Watch Ilhan Omar Respond to Son of 9/11 Victim Who Criticized Her in Anniversary Ceremony

Nicholas Haros Jr. stands at a podium wearing a T-shirt that says "SOME PEOPLE DID SOMETHING!" A woman stands beside him.
Nicholas Haros Jr. reads the names of 9/11 victims during the commemoration ceremony at the Sept. 11 memorial in New York on Wednesday.
Don Emmert/Getty Images

Rep. Ilhan Omar directly addressed the criticism she received from the son of a 9/11 victim during last week’s ceremony at ground zero on the 18th anniversary of the 2001 attacks. Face the Nation host Margaret Brennan asked Omar about Nicholas Haros Jr., whose mother Frances Haros was killed at the World Trade Center. He wore a black T-shirt to the anniversary ceremony with the words “Some people did something,” a reference to words that Omar uttered to the Council on American-Islamic Relations that sparked a firestorm of controversy. “ ‘Some people did something,’ said a freshman congresswoman from Minnesota,” Haros Jr. said Wednesday. “Today I am here to respond to you exactly who did what to whom.”

At one point of the interview, Brennan brought up Haros Jr. and asked Omar if she understood why people found her words offensive.

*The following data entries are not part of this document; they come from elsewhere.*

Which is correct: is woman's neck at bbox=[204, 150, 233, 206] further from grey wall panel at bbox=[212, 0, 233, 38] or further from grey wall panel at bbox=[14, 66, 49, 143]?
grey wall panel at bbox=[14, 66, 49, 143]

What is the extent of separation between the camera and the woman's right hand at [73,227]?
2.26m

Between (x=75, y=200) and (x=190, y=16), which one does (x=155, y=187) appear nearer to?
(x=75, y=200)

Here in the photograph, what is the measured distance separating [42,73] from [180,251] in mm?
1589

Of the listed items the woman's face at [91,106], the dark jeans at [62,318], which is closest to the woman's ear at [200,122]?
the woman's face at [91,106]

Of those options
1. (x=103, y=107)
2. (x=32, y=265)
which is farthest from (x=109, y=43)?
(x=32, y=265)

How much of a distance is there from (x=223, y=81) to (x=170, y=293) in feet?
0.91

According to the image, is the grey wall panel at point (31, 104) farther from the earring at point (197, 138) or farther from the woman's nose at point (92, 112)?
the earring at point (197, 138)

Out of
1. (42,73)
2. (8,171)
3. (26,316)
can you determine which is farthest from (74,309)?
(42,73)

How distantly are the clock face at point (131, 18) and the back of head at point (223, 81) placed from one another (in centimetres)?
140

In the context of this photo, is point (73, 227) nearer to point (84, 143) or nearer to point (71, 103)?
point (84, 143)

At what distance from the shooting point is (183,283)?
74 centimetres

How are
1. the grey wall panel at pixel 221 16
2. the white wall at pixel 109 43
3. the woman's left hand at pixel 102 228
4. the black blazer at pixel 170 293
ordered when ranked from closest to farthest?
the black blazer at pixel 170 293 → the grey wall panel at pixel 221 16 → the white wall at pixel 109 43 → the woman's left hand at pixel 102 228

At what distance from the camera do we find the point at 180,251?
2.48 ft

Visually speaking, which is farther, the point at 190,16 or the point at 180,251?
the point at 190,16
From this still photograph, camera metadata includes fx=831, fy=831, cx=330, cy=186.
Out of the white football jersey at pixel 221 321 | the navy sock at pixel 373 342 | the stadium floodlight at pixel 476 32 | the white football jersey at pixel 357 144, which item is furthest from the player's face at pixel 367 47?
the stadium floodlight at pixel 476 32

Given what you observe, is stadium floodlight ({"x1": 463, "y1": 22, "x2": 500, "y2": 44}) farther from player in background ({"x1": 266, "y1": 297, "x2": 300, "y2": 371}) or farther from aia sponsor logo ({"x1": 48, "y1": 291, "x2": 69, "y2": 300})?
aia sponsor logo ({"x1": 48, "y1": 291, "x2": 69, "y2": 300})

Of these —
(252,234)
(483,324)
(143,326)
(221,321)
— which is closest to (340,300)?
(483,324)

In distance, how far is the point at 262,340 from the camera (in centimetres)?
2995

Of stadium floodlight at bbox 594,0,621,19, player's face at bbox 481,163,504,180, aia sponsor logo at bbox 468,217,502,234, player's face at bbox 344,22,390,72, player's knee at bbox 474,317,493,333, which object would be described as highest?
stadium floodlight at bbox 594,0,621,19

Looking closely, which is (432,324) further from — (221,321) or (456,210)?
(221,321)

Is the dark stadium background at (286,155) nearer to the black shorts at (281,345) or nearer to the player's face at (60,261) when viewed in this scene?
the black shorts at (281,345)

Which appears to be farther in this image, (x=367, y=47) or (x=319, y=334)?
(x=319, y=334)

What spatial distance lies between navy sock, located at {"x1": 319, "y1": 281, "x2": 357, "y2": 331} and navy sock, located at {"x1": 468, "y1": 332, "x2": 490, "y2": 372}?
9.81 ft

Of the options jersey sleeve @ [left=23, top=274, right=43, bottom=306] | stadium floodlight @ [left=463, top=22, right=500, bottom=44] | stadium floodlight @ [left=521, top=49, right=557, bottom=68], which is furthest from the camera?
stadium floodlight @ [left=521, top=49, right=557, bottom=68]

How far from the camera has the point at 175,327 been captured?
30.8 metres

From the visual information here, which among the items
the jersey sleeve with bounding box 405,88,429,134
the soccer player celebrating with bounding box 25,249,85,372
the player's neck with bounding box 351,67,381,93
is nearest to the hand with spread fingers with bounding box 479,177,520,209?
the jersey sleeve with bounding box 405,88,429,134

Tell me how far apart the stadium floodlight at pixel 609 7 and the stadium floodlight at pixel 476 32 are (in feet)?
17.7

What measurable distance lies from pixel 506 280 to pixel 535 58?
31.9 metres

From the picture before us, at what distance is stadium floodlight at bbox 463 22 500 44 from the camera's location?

Omar replied that her words were meant to highlight how some Americans had “their civil rights stripped from them.” Omar began by saying that 9/11 “was an attack on all of us,” and she “certainly could not understand the weight of the pain that the victims of the families of 9/11 must feel.” But she also said it was important for Americans not to forget “the aftermath of 9/11” when “many Americans found themselves now having their civil rights stripped from them.” Her words were meant to reflect that “as a Muslim, not only was I suffering as an American who was attacked on that day, but the next day I woke up as my fellow Americans were now treating me as suspect.”

Brennan went on to ask Omar whether it has been difficult “to be less of an activist and try to be a legislator” and whether the language “you use has gotten in your own way.” Omar denied that was the case. “Some people would say, ‘Ilhan, you should speak a certain way. Ilhan, you should do something a certain way,’ and I think that’s contradictory, really, to the purpose of—of my existence in this space,” Omar said. “I believe that my constituents sent me to make sure that I was bringing in a conversation that others weren’t having, that I was speaking for people who felt voiceless for a long time.”